### Given passage ###

As always, these are just a taste of what I am reading. My coworkers and I have many varied likes and dislikes and lots of variety in our reading styles as well. So, please, come in and ask us for recommendations. Ask us for reviews. We'll talk your ear off if you let us, we love books! And feel free to comment on any of our book reviews, let us know if you like the book, didn't like it...etc!

Saturday, August 15, 2009

Titles for Educators

Fairly true to form, I am once again writing a post with multiple recommendations within a subject area. Recall my posts about bicycle and garden related books.

With equal parts excitement and sadness, I am re-embarking on my teaching career and will be mostly absent from the bookstore during the school year. For others in the same career field, I am recommending some education books I have found indispensable.

The First-Year Teacher's Survival Guide by Julia G. Thompson has been my #1 reference since my 1st year of teaching 5 years ago. With over 400 pages of advice, tips, tricks, strategies from getting organized to delivering quality instruction it's a necessity for teachers with any level of experience. I am going to pick up my personal copy to refresh my memory here in the next couple of weeks.

My next favorite book is How to Talk so Kids Will Listen and Listen So Kids Will Talk. It's actually more of a parenting book but there is a How to Teach copy as well (I just haven't read it). It describes ways to instill responsibility in kids just by changing from an "I told you so" approach to a "Hmmm, that's a bummer" approach which allows kids to think about their mistakes and make their own changes. I have found the change in language is very easy and fairly intuitive yet still takes practice to....practice, especially if you didn't grow up with parents who exclusively used the language.

Fred Jones Tools for Teaching: Discipline, Instruction, Motivation (ISBN:9780965026321) is another fantastic title with very practical tips and tricks to maintain a structured, effective classroom. The concepts are simple but profound, easy to execute, and will help immensely with building relationships with students and increasing student achievement. This is a must-have.

Good luck to all of you who are affected by the start of school. Please remind yourselves to be especially watchful on your bicycle with the influx of non-Fort Collins drivers as well. Happy studying!

Wednesday, August 5, 2009

Biblio apnea

Throughout my life I've been a chronic sufferer of biblio apnea. Yes, this is a condition I just made up, but that doesn't take away from how serious it is. Biblio apnea is defined (by me, just now) as an inability to focus on any book in particular, usually striking bibliophiles hardest. Possible signs of Biblioapnea include: increase in library fines, book collection growth at an usually increased rate, restlessness, panic attacks, irritation, headaches, lower back pain.

Yes, I suffer. I know these symptoms well and I've been carrying this burden for years. It usually strikes hardest toward the end of summer. In a panicked rush, I realize that there are only three precious weeks left until the next semester begins. This is three weeks without required reading, three weeks to read exactly what I want at the pace I want, without any other texts lingering over me. In these last moments before school, my panic freezes me and I end up finishing no book at all.

In the past week and a half I have started reading five novels. I am yet to even reach the halfway mark in one of them. Just before a story begins to evolve, I pick up another and let one slip by.

Although I know my condition is not terminal, I fear it will follow me for the rest of my life. I bravely continue onward, in the hope that one day might bring a cure. Until then I must struggle forward and I can again finish book. Anyone interested in starting a support group, call me.

### Recorded information ###

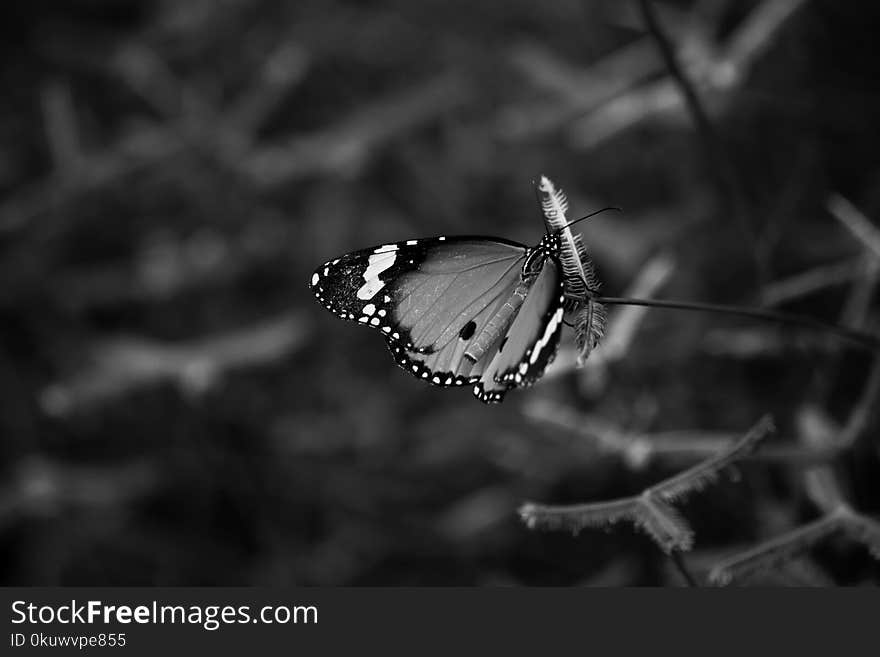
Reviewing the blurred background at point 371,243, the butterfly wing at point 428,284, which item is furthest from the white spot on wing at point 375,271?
the blurred background at point 371,243

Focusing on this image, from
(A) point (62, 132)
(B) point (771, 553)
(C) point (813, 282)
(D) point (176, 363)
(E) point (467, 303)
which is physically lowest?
(B) point (771, 553)

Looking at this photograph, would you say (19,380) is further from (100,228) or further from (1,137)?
(1,137)

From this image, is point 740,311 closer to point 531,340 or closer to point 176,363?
point 531,340

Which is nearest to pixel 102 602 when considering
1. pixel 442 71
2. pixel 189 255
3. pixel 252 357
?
pixel 252 357

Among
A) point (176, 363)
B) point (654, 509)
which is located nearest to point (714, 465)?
point (654, 509)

###

» **Questions to answer**:
**1)** Rewrite the bookstore blog starting at "As always, these" and ending at "didn't like it...etc!", substituting "suggestions" for "recommendations".
**2)** Name every book title that the bookstore blog post "Titles for Educators" recommends.
**3)** According to the bookstore blog post "Biblio apnea," how many novels has the writer started reading in the past week and a half?

» **Answers by item number**:
**1)**
As always, these are just a taste of what I am reading. My coworkers and I have many varied likes and dislikes and lots of variety in our reading styles as well. So, please, come in and ask us for suggestions. Ask us for reviews. We'll talk your ear off if you let us, we love books! And feel free to comment on any of our book reviews, let us know if you like the book, didn't like it...etc!

**2)**
The First-Year Teacher's Survival Guide
How to Talk so Kids Will Listen and Listen So Kids Will Talk
Fred Jones Tools for Teaching: Discipline, Instruction, Motivation

**3)** Five novels.